= Beginning of Section =

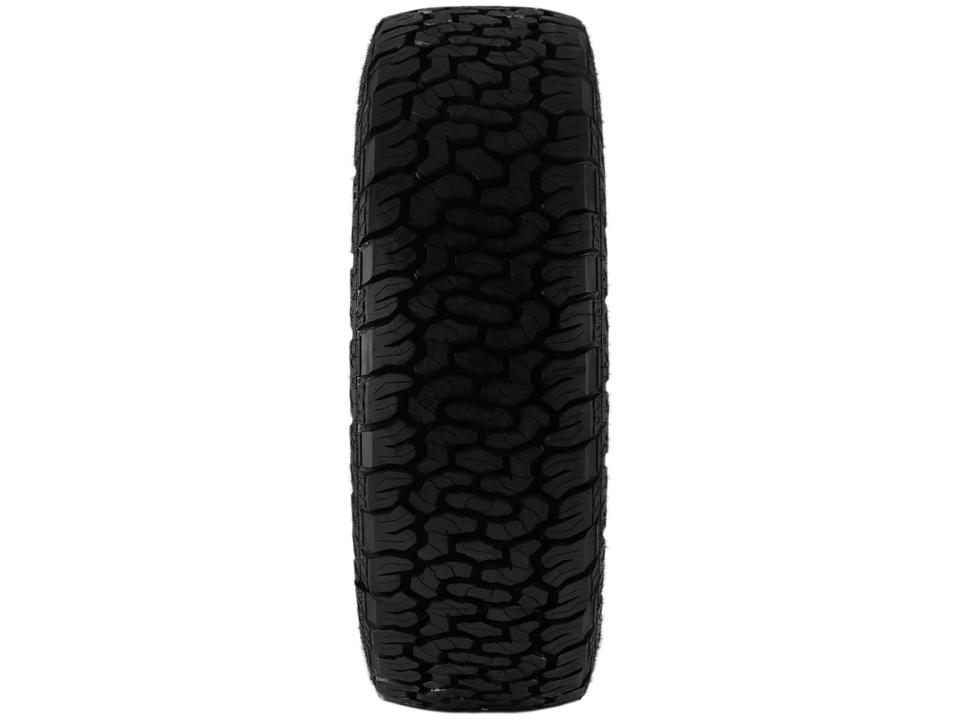 Pneu Aro 16” XBRI LT265/75R16 123/120R Brutus T/ - 3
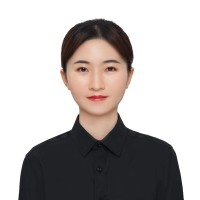 Gabrielle Cen Email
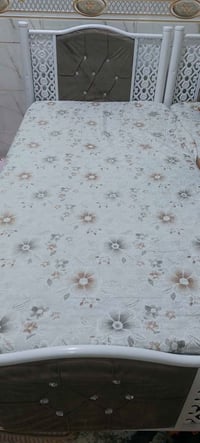 جرابي • شبه جديد • تنومه جامعة البصرة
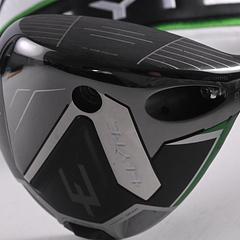 Callaway Elyte Driver / 10.5 Degree / X-Flex Tensei AV RAW White 65 Shaft - Image 2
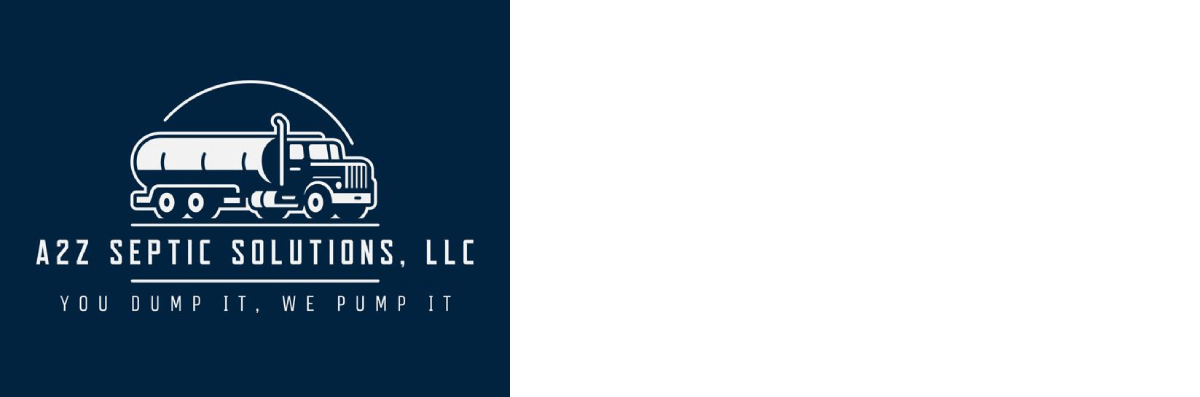 A2Z Septic Solutions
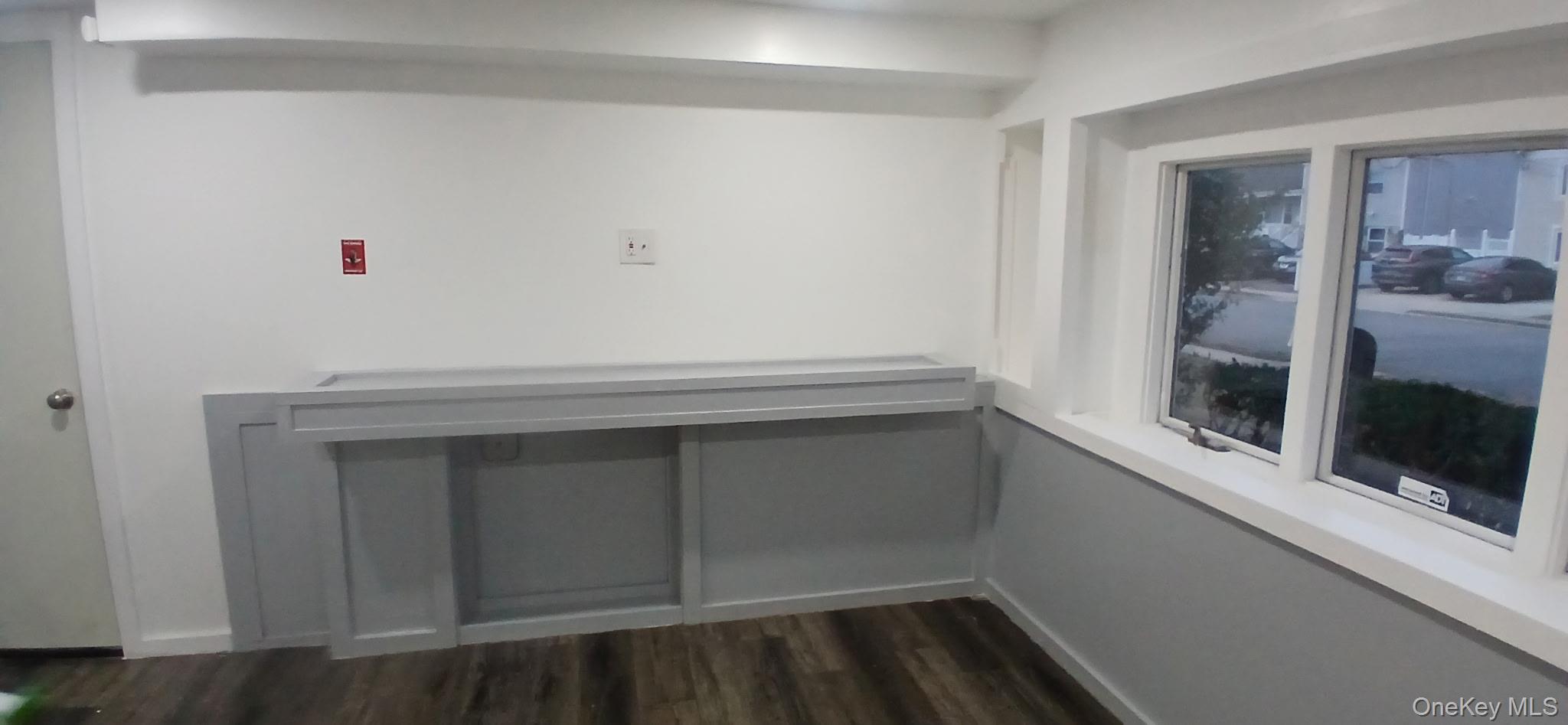 49 Noble Street North Babylon, NY 11703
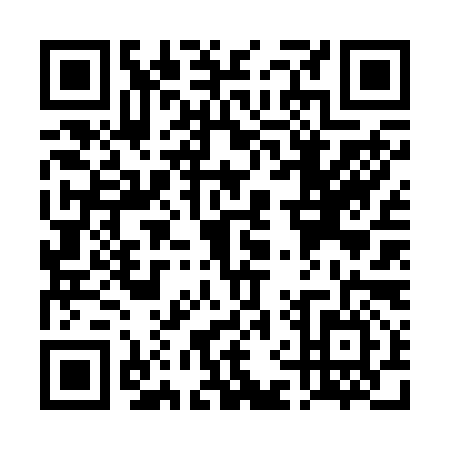 QR code for TFV-2967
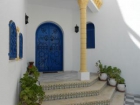 Villa : 2/12 personas - junto al mar - port el kantaoui tunez - mejor precio | unprecio.es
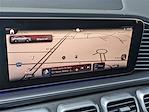 2025 Mercedes-Benz AMG GLE 53 SUV AWD SUV for sale #B385124 - photo 27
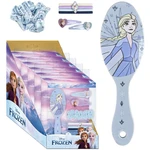 Disney Frozen set (na vlasy) pro děti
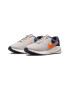 Nike Pantofi pentru alergare Revolution 7 Road - Pled.ro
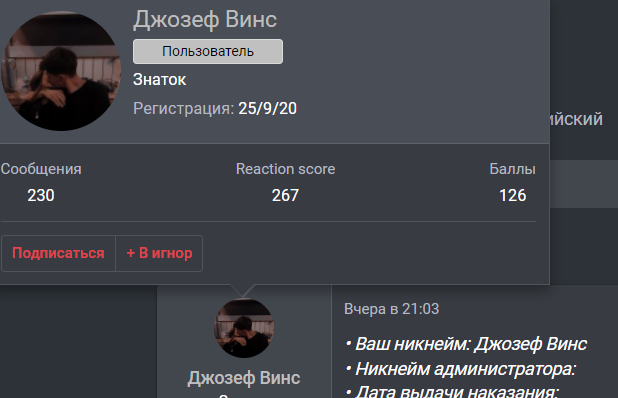 1691506270393.png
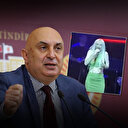 CHP'den şaşırtmayan çıkış: İmam Hatiplilere 'sapık' diyen Gülşen'e tepki değil destek geldi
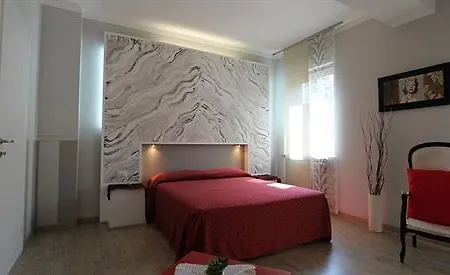 Accademia Verona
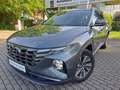 Hyundai TUCSON Tucson 1.6 T-GDI Hybrid 4WD Automatik *LED*Navi* Gris - thumbnail 5
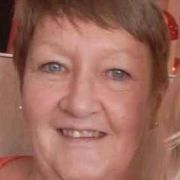 Debby59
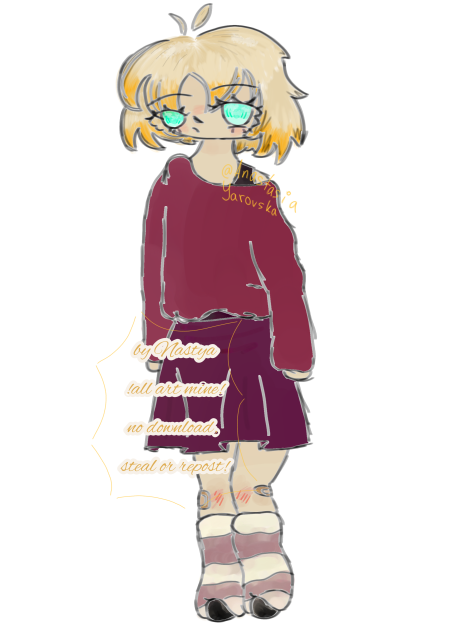 UwU  (wip mb)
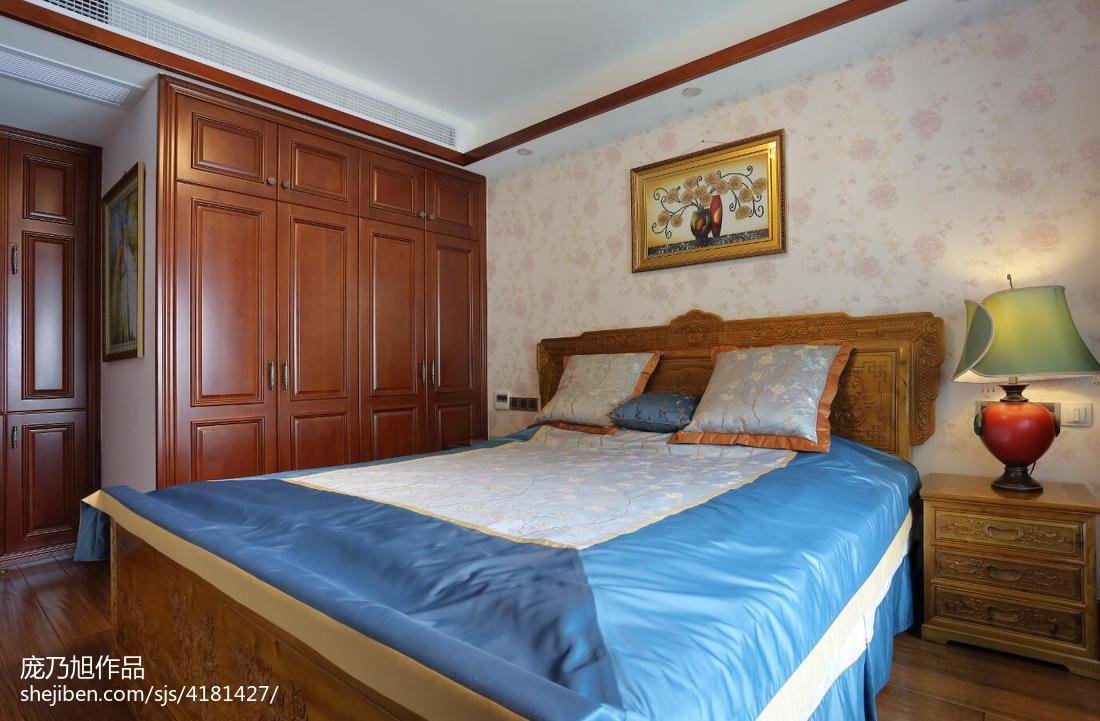 西安家居建材市场有哪些？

= End of Section =

# [REQUIREMENT]
For every entry above, write it out exactly and remove any image.

# [EXERCISE OUTPUT]
 Pneu Aro 16” XBRI LT265/75R16 123/120R Brutus T/ - 3
 Gabrielle Cen Email
 جرابي • شبه جديد • تنومه جامعة البصرة
 Callaway Elyte Driver / 10.5 Degree / X-Flex Tensei AV RAW White 65 Shaft - Image 2
 A2Z Septic Solutions
 49 Noble Street North Babylon, NY 11703
 QR code for TFV-2967
 Villa : 2/12 personas - junto al mar - port el kantaoui tunez - mejor precio | unprecio.es
 2025 Mercedes-Benz AMG GLE 53 SUV AWD SUV for sale #B385124 - photo 27
 Disney Frozen set (na vlasy) pro děti
 Nike Pantofi pentru alergare Revolution 7 Road - Pled.ro
 1691506270393.png
 CHP'den şaşırtmayan çıkış: İmam Hatiplilere 'sapık' diyen Gülşen'e tepki değil destek geldi
 Accademia Verona
 Hyundai TUCSON Tucson 1.6 T-GDI Hybrid 4WD Automatik *LED*Navi* Gris - thumbnail 5
 Debby59
 UwU  (wip mb)
 西安家居建材市场有哪些？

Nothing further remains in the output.